The new rules prohibit words longer than seven letters, anything he doesn’t personally understand, and anything “that sounds French or snooty.” Early banned terms include infrastructure, nuance, empathy, and croissant.
“If a six-year-old can’t understand it, then it’s gotta go,” Trump said. “We’re bringing back strong American words like hat, truck, and me.”
In a joint move, the administration also removed all tariffs on imported jumbo marker pens. “The kind that smell fruity,” Trump said. “Those are my favourite. I couldn’t run the country without those. I like to doodle—I’m very good at doodling.”
Critics, including nearly every educator and linguist alive, have called the order “functionally illiterate,” but Trump dismissed them as “wordy nerds.”
Sources say a new simplified dictionary is in the works, titled The Trump Wordbook, containing “only the best words—simple, sexy words people actually use.”

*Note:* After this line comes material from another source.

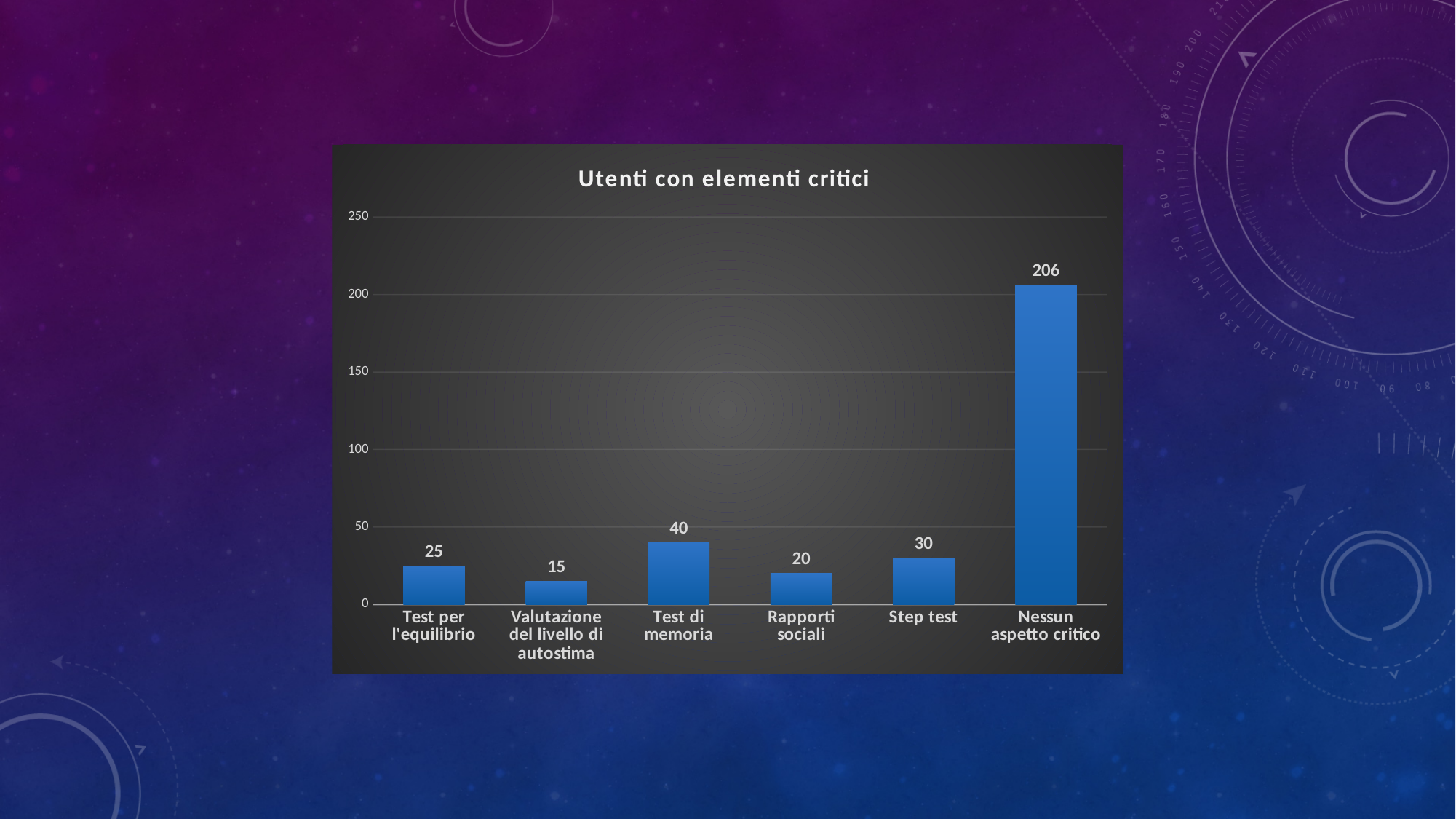
What is the value for Nessun aspetto critico? 206 What is the difference between the values for Test di memoria and Rapporti sociali? 20 What is the value for Step test? 30 What kind of chart is shown? bar chart Which category has the highest value? Nessun aspetto critico Which category has the lowest value? Valutazione del livello di autostima What is the title of the chart? Utenti con elementi critici Is the value for Nessun aspetto critico greater or less than 200? greater How many categories are shown on the x axis? 6 What is the value for Test di memoria? 40 What is the value for Valutazione del livello di autostima? 15 Which is larger, the value for Test per l'equilibrio or the value for Step test? Step test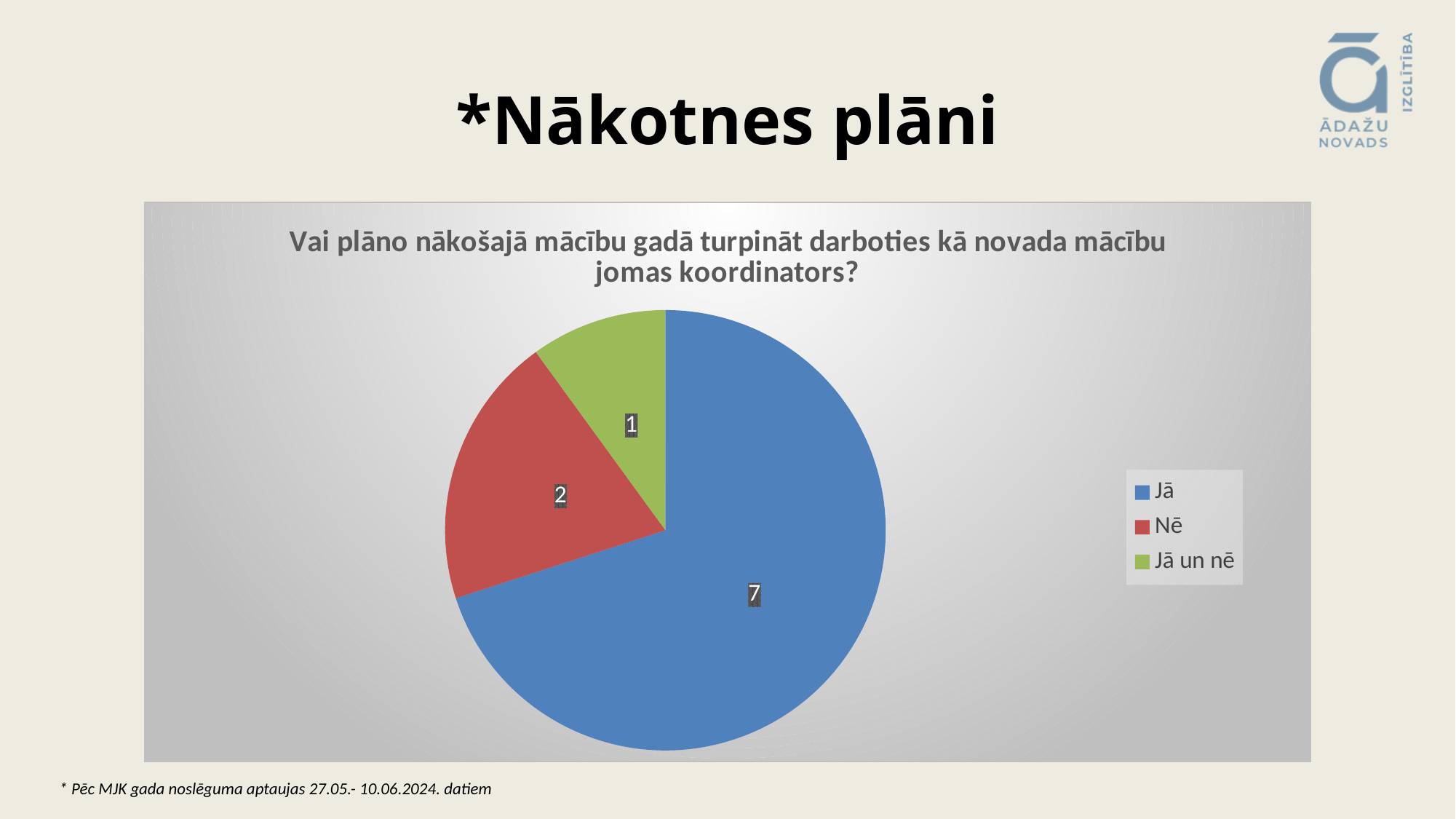
Which category has the largest slice? Jā What is the value for "Jā un nē"? 1 How many slices does the pie chart have? 3 Which category has the smallest slice? Jā un nē What is the value for "Nē"? 2 Which is larger, the value for "Nē" or the value for "Jā un nē"? Nē What colour is the "Nē" slice? red What kind of chart is shown on the slide? pie chart What is the difference between the values for "Jā" and "Nē"? 5 What is the total of all slices in the pie chart? 10 What share of the pie does the "Jā" slice represent? 70% What is the value for "Jā"? 7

When asked how enforcement would work, Trump explained: “We’ll build a wall around the long words. Keep them out. No more long words. Just the great ones. Believe me.”
This is satire, of course. The real world is nothing like that…
Except, somehow, it is. In a move that might make The Trump Wordbook a required text, President Trump has just signed an order to dismantle the U.S. Department of Education—a decision critics say will gut federal oversight of public schools and hand control over to state-level politicians.